[Records from a set of spatial questions]
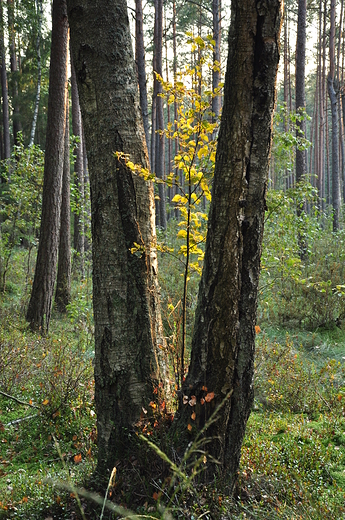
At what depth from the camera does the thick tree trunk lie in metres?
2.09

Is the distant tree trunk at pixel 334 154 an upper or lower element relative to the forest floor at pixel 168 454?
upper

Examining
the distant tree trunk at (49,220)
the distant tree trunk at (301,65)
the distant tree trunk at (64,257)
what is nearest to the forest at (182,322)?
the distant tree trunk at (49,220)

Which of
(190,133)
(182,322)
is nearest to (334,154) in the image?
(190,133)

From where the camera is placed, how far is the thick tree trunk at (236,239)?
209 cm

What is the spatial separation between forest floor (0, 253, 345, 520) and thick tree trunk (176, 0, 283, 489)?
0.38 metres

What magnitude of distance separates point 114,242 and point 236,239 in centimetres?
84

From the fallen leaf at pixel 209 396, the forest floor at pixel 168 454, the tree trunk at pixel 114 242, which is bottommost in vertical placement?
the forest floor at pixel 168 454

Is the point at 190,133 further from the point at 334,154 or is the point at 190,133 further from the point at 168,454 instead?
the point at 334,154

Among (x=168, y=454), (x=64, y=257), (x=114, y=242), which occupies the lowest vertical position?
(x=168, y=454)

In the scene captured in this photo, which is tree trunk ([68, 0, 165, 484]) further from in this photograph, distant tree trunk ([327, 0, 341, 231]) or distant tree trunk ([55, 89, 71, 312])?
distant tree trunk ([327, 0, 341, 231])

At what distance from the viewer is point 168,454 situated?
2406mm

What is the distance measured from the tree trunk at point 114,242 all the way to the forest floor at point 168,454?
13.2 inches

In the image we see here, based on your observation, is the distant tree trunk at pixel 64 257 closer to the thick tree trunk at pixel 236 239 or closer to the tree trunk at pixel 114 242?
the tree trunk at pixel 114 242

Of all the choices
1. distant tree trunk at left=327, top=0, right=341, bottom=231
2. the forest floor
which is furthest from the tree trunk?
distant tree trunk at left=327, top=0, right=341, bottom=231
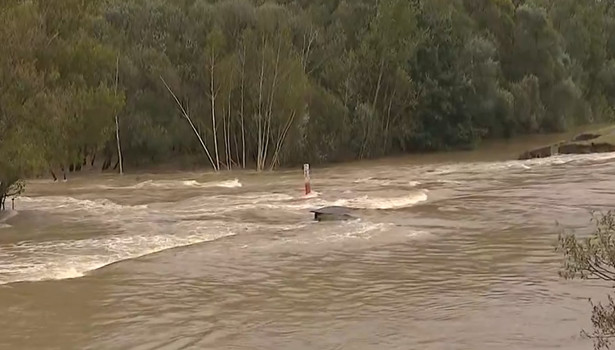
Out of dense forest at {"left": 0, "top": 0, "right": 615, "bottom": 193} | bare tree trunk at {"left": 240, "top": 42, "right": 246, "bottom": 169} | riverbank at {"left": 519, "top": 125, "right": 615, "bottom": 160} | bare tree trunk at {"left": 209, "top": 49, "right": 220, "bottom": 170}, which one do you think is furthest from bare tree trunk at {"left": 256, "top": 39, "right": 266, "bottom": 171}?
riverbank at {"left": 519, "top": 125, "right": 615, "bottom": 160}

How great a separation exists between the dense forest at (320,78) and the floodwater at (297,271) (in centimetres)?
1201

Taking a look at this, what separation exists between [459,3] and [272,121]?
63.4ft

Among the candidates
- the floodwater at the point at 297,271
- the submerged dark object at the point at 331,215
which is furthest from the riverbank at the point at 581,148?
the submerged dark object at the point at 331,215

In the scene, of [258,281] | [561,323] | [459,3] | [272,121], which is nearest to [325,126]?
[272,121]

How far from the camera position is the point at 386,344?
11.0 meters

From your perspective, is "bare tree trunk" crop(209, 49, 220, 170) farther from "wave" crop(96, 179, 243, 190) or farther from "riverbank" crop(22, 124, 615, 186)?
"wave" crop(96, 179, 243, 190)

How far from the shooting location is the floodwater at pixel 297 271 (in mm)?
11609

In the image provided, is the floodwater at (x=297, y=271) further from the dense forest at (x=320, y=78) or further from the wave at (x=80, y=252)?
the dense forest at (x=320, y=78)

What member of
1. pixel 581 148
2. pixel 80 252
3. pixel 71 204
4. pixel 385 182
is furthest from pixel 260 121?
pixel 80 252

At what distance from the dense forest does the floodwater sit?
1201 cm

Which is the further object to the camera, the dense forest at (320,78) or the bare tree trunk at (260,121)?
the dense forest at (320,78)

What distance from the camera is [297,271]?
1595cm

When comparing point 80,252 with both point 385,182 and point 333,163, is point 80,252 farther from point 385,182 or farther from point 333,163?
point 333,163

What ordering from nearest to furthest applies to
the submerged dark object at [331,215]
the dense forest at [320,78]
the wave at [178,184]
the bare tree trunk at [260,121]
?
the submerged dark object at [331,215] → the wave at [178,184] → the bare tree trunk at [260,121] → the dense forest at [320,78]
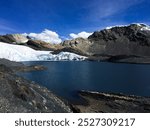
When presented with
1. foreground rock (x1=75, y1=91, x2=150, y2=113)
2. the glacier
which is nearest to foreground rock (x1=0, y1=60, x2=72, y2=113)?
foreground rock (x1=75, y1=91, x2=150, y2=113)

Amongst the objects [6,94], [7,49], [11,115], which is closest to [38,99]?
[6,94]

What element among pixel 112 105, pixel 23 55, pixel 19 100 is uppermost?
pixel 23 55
--
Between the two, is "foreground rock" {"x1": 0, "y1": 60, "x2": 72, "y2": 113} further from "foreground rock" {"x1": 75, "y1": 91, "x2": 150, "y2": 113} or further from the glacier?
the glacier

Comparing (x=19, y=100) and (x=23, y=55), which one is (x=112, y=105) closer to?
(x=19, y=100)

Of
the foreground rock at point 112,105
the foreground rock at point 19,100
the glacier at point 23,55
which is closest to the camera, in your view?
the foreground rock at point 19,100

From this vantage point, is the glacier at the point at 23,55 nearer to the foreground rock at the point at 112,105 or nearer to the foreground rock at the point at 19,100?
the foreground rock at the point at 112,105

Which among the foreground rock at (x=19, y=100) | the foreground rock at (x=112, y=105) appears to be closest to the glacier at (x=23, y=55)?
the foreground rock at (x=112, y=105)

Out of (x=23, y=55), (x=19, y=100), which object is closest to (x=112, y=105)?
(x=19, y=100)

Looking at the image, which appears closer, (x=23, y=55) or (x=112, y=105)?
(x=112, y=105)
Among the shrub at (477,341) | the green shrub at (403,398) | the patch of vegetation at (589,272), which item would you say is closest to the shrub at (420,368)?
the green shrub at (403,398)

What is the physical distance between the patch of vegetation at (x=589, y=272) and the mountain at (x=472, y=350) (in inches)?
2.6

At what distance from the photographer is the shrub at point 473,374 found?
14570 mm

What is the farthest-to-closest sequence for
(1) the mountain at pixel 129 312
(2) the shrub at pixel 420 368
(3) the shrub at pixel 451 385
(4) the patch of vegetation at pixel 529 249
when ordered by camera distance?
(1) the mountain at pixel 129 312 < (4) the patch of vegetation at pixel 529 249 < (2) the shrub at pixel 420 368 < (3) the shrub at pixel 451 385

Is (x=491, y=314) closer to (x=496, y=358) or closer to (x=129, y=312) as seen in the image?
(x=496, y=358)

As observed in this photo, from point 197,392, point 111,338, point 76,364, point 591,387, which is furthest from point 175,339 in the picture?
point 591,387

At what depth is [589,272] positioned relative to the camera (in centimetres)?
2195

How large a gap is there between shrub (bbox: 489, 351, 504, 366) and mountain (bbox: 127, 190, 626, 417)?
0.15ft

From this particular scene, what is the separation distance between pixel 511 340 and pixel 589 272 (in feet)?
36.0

▶ _TASK PROMPT_
Locate every line of the records that contains the string "shrub" and copy each one. Case counts.

▶ _ANSWER TO THE TASK_
Among the shrub at (477,341) | the green shrub at (403,398) | the patch of vegetation at (589,272), which item would you say is closest to the shrub at (420,368)?
the green shrub at (403,398)
At what distance from the photographer is the shrub at point 473,374 found?
(2) the shrub at pixel 420 368
(3) the shrub at pixel 451 385
(1) the mountain at pixel 129 312 < (4) the patch of vegetation at pixel 529 249 < (2) the shrub at pixel 420 368 < (3) the shrub at pixel 451 385
How large a gap is there between shrub (bbox: 489, 351, 504, 366) and mountain (bbox: 127, 190, 626, 417)?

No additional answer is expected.